■ EXERCISE AIM ■
Below this line are records; transcribe exactly the lines between the one holding "Ashoke Kumar Sen" and the one holding "Zegarek męski Nixon A1268-502", inclusive, and omit the pictures.
DATA EXTRACTS section start
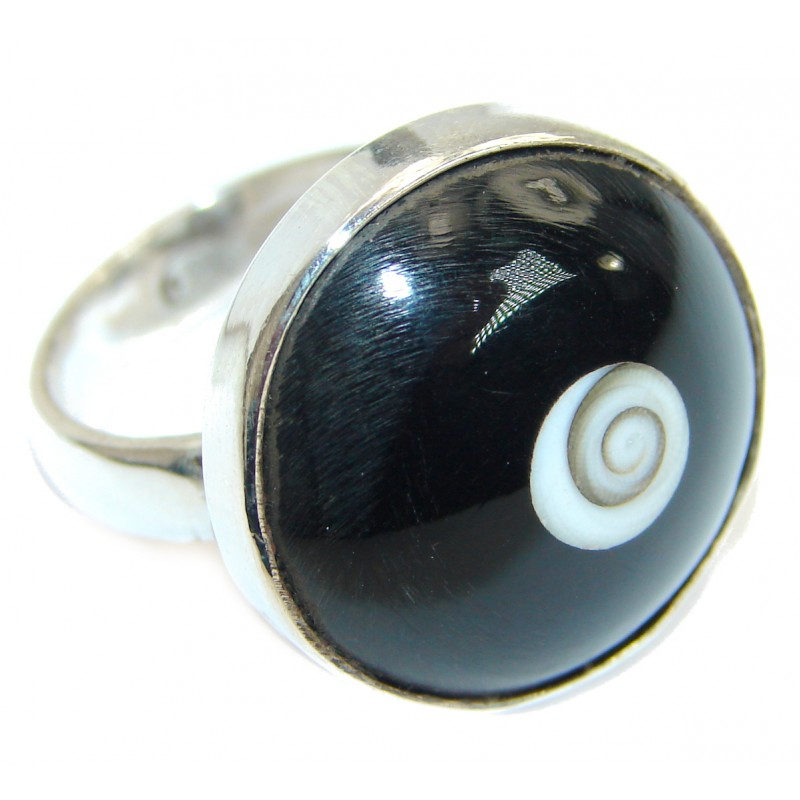 Great Ocean Shell Sterling Silver Ring s. 5 1/2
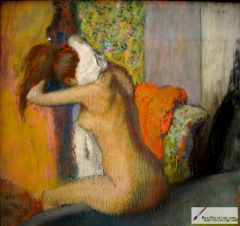 After the Bath, Woman Drying her Nape, pastel on paper, 1898,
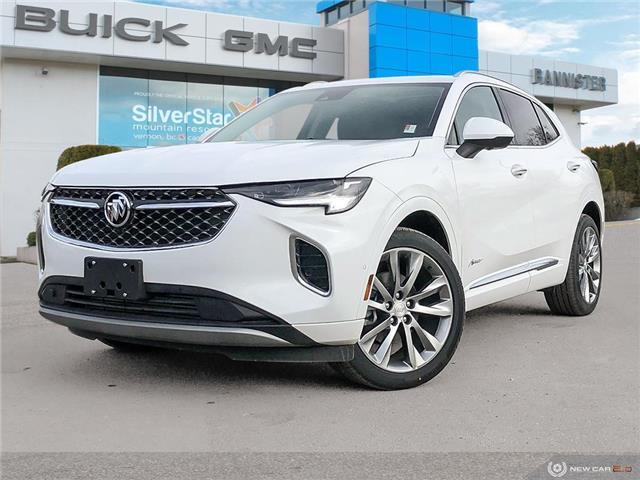 2021 Buick Envision Avenir (Stk: 21226) in Vernon - Image 1 of 25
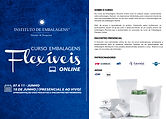 Embalagens Flexiveis Online.jpg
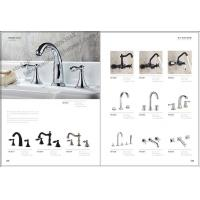 Quality brass double funcion kitchen mixer hot selling pull-out kitchen faucet sanitary for sale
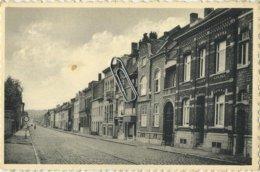 Wavre : Chaussée De Louvain - Wavre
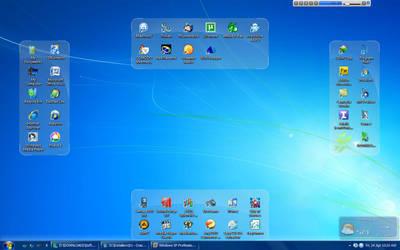 April 2009 Desktop by Rhor
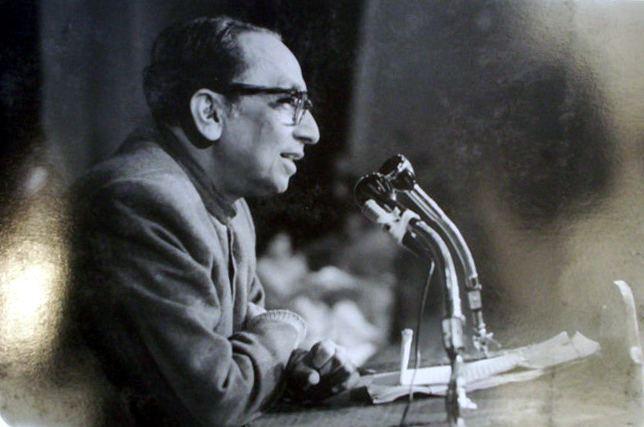 Ashoke Kumar Sen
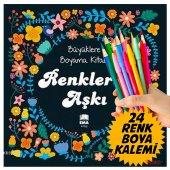 MANDALA Büyükler için BOYAMA KİTABI + Renkli Boya kalem Seti-10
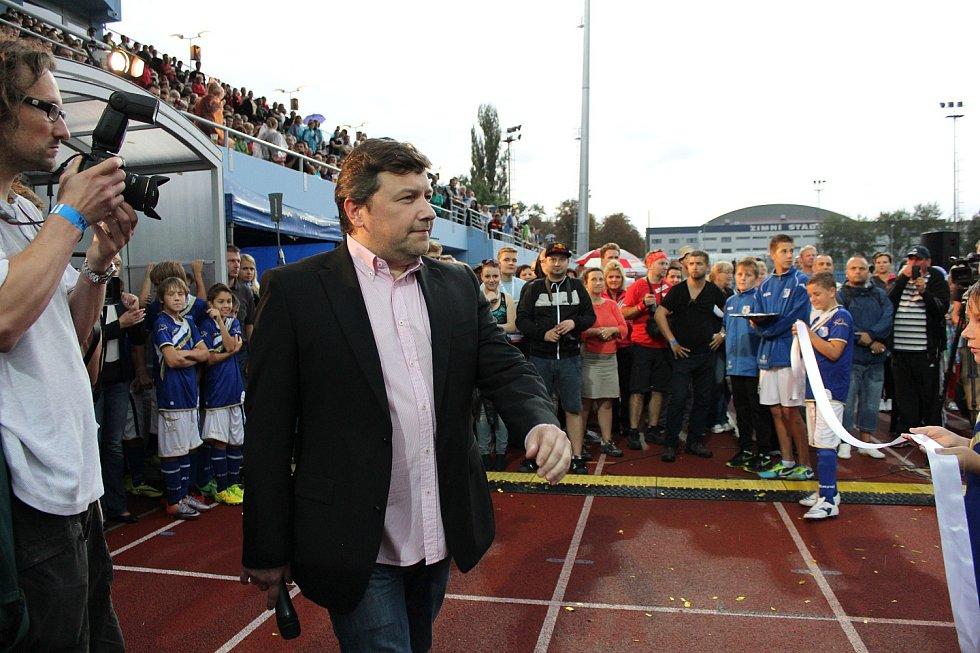 Slavnostní otevření městského stadionu v Ústí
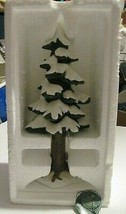 "Dept 56 Village Porcelain Pine Large Mint in Box 8 1/2"" Heritage Village... - $24.75"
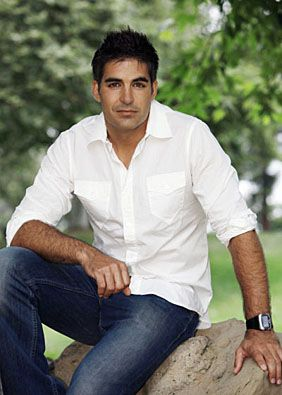 "Galen Gering  --  A soap star who playes  Rafe Hernandez on Days of Our Lives.  There aren't too many guys as good as Rafe in ""real life.""  ;)"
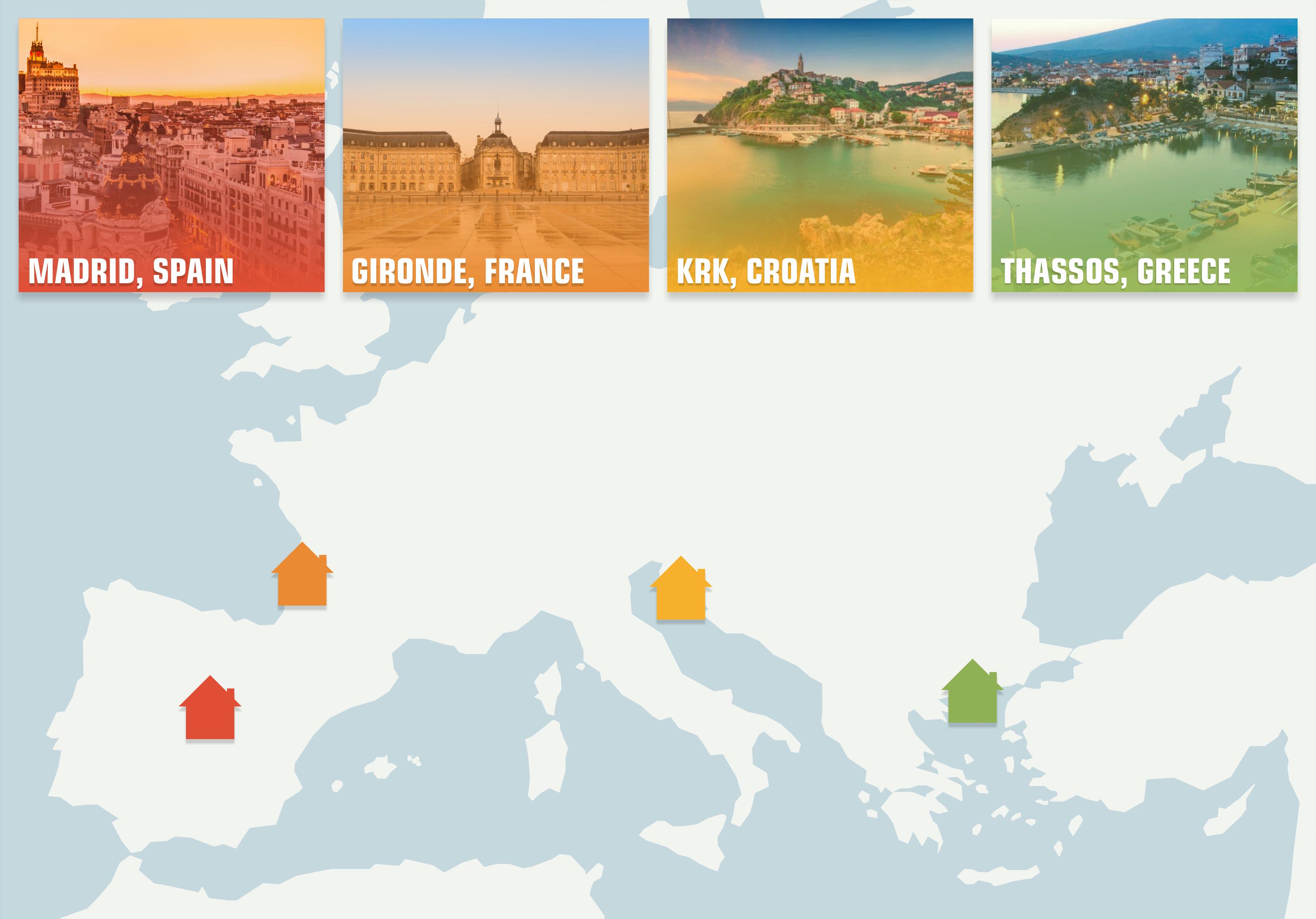 frESCO demosite map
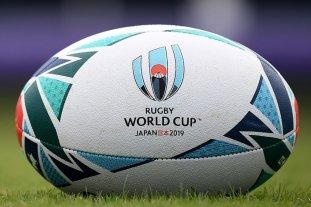 La World Rugby rechaza la organización de un mundial por invitación para 2021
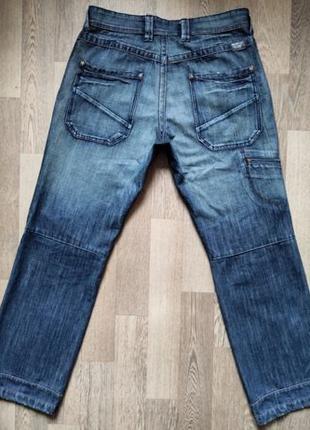 Мужские джинсы Angelo Litrico размер 36/32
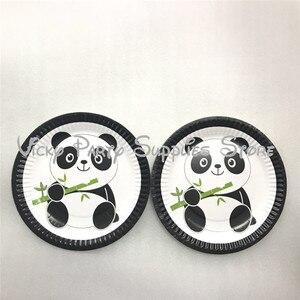 Image 4 - 112 pcs/lot dessin animé Panda thème fête danniversaire jetable vaisselle ensemble assiettes serviettes fête fournisseurs décorations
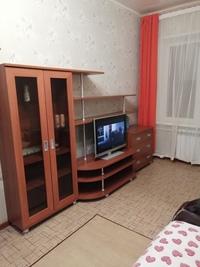 Объявление от Andrey - фото №5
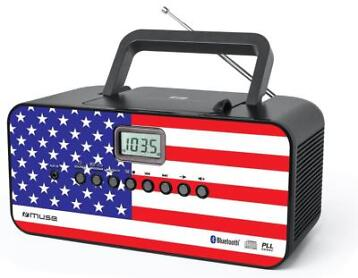 Muse M-22 US radio-cd-speler met bluetooth (Gratis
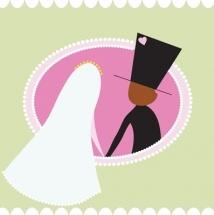 Wedding Gongratulations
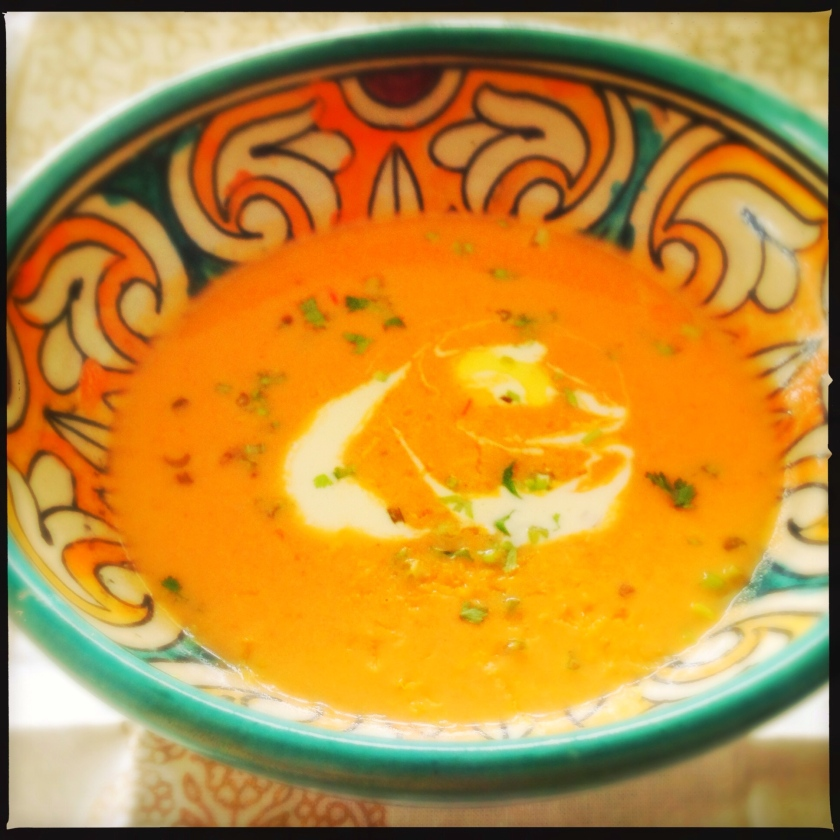 Creamy Tomato Soup wtih Lemongrass and Ginger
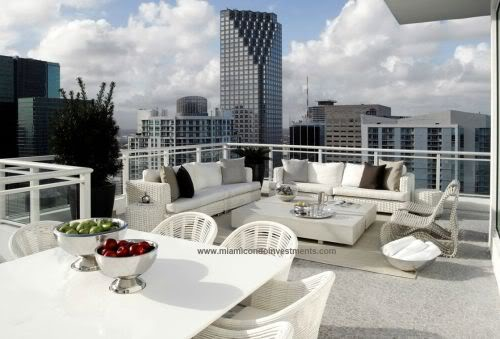 A look inside penthouse 3401 at asia for Acheter maison miami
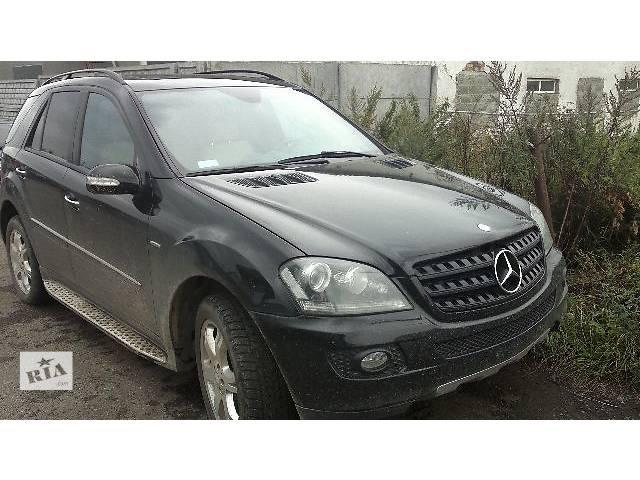 продам б/у Детали кузова Капот Легковой Mercedes ML 350 2008 бу в Львове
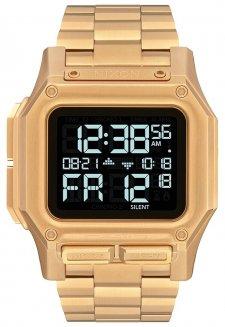Zegarek męski Nixon A1268-502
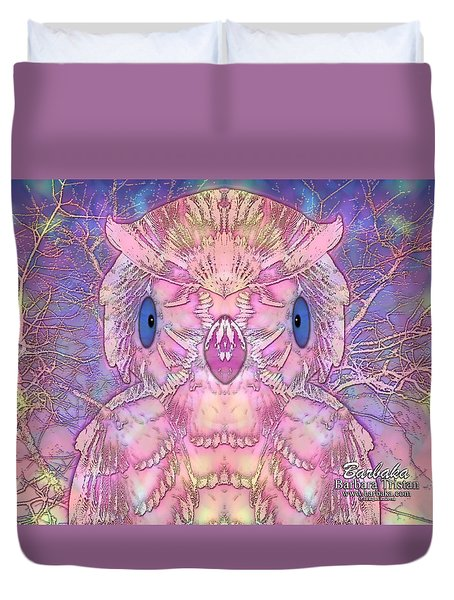 Duvet Cover featuring the digital art Owl by Barbara Tristan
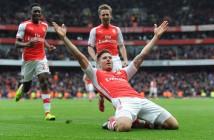 Arsenal-v-Liverpool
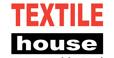 Textile House's Company logo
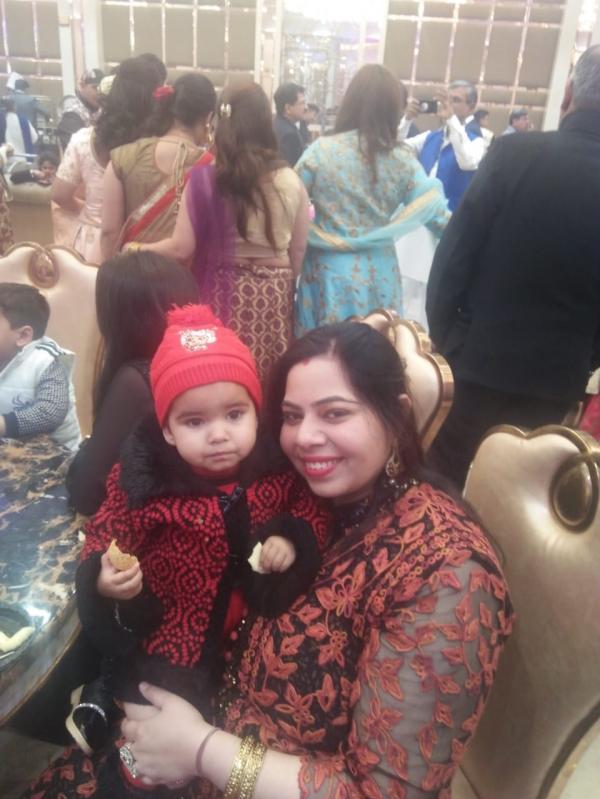 Bhawna (Mom)&Navya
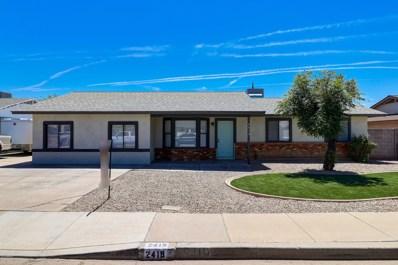 2419 E Garnet Avenue, Mesa, AZ 85204 - #: 5912994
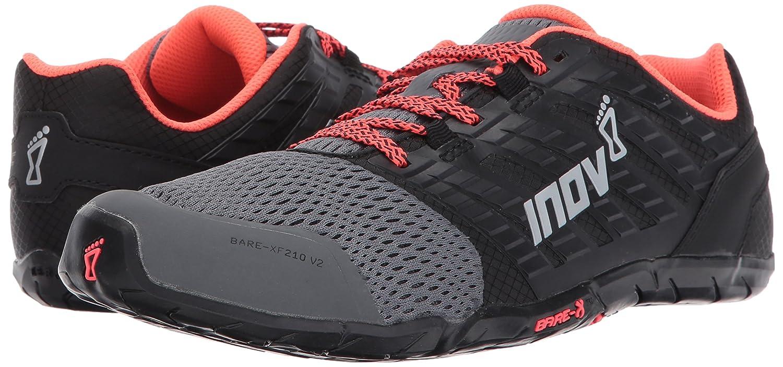 Inov-8 Sneaker Women's Bare-XF 210 V2 Sneaker Inov-8 B01MU1GSY8 7 M US|Grey/Black/Coral 441f7b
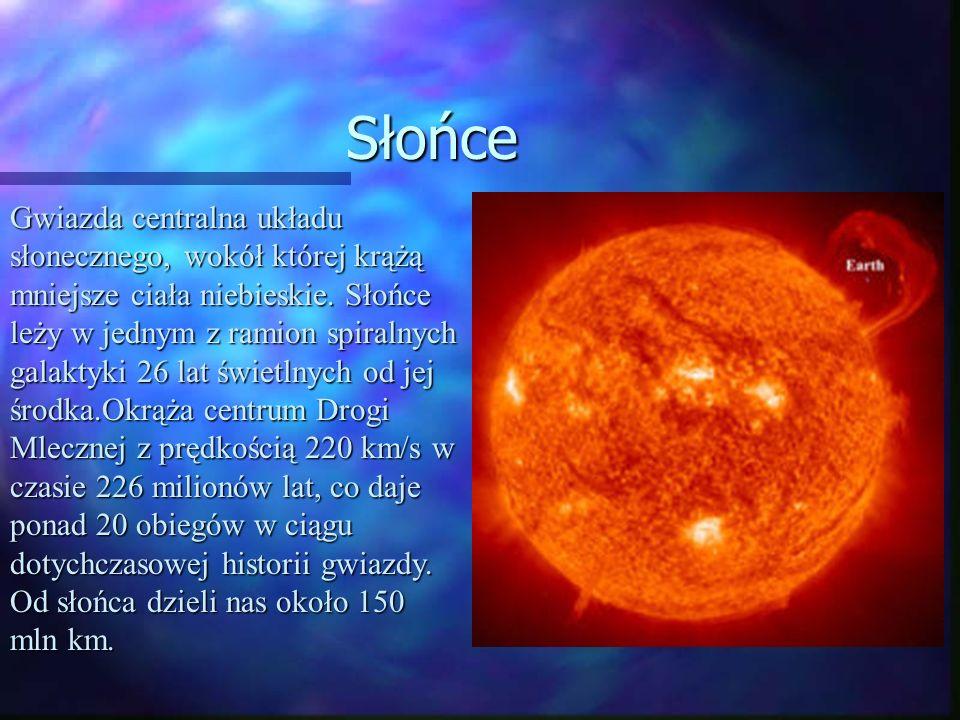 Słońce Gwiazda centralna układu słonecznego, wokół której krążą mniejsze ciała niebieskie. Słońce leży w jednym z ramion spiralnych galaktyki 26 lat ś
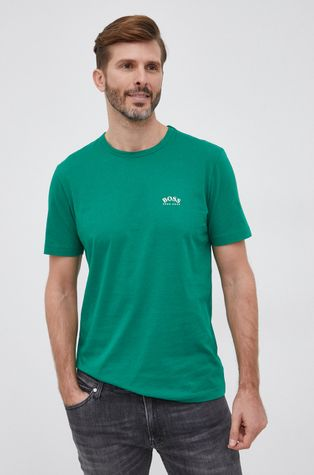 Boss - Βαμβακερό μπλουζάκι Boss Athleisure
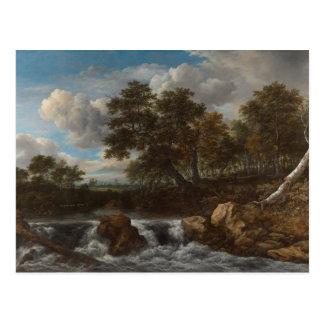 Postcard landscape waterfall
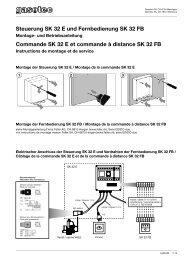 Steuerung SK 32 E und Fernbedienung SK 32 FB - Gasotec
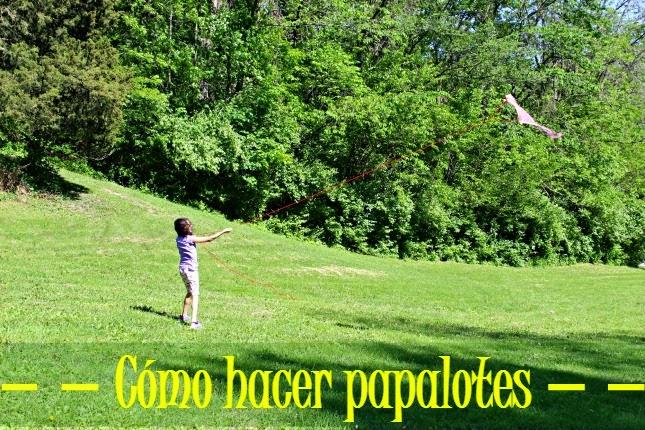 Cómo hacer papalotes para divertirte este Verano by www.unamexicanaenusa.com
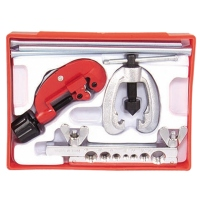 Cens.com Flaring Tool Set YEN CHIN INDUSTRIAL CORP.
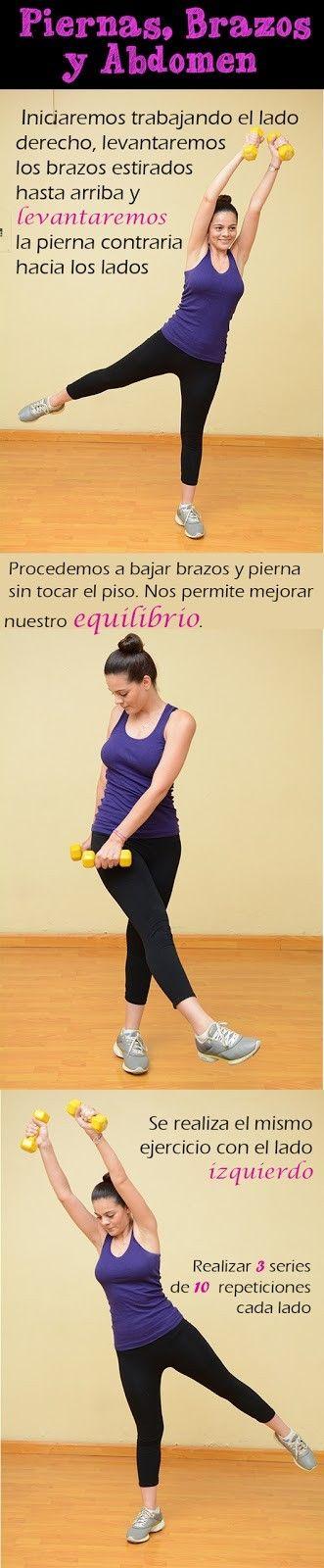 Rutinas de ejercicios para piernas, brazos y abdomen #Ejercítate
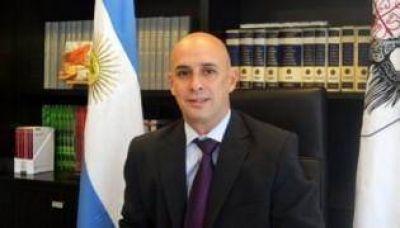 Ocampo va a la Legislatura por la ley de Seguridad Pública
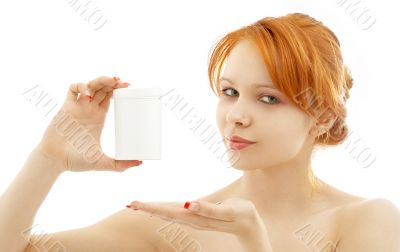 lovely redhead showing blank medication container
DATA EXTRACTS section end
■ YOUR RESPONSE ■
 Ashoke Kumar Sen
 MANDALA Büyükler için BOYAMA KİTABI + Renkli Boya kalem Seti-10
 Slavnostní otevření městského stadionu v Ústí
 "Dept 56 Village Porcelain Pine Large Mint in Box 8 1/2"" Heritage Village... - $24.75"
 "Galen Gering  --  A soap star who playes  Rafe Hernandez on Days of Our Lives.  There aren't too many guys as good as Rafe in ""real life.""  ;)"
 frESCO demosite map
 La World Rugby rechaza la organización de un mundial por invitación para 2021
 Мужские джинсы Angelo Litrico размер 36/32
 Image 4 - 112 pcs/lot dessin animé Panda thème fête danniversaire jetable vaisselle ensemble assiettes serviettes fête fournisseurs décorations
 Объявление от Andrey - фото №5
 Muse M-22 US radio-cd-speler met bluetooth (Gratis
 Wedding Gongratulations
 Creamy Tomato Soup wtih Lemongrass and Ginger
 A look inside penthouse 3401 at asia for Acheter maison miami
 продам б/у Детали кузова Капот Легковой Mercedes ML 350 2008 бу в Львове
Zegarek męski Nixon A1268-502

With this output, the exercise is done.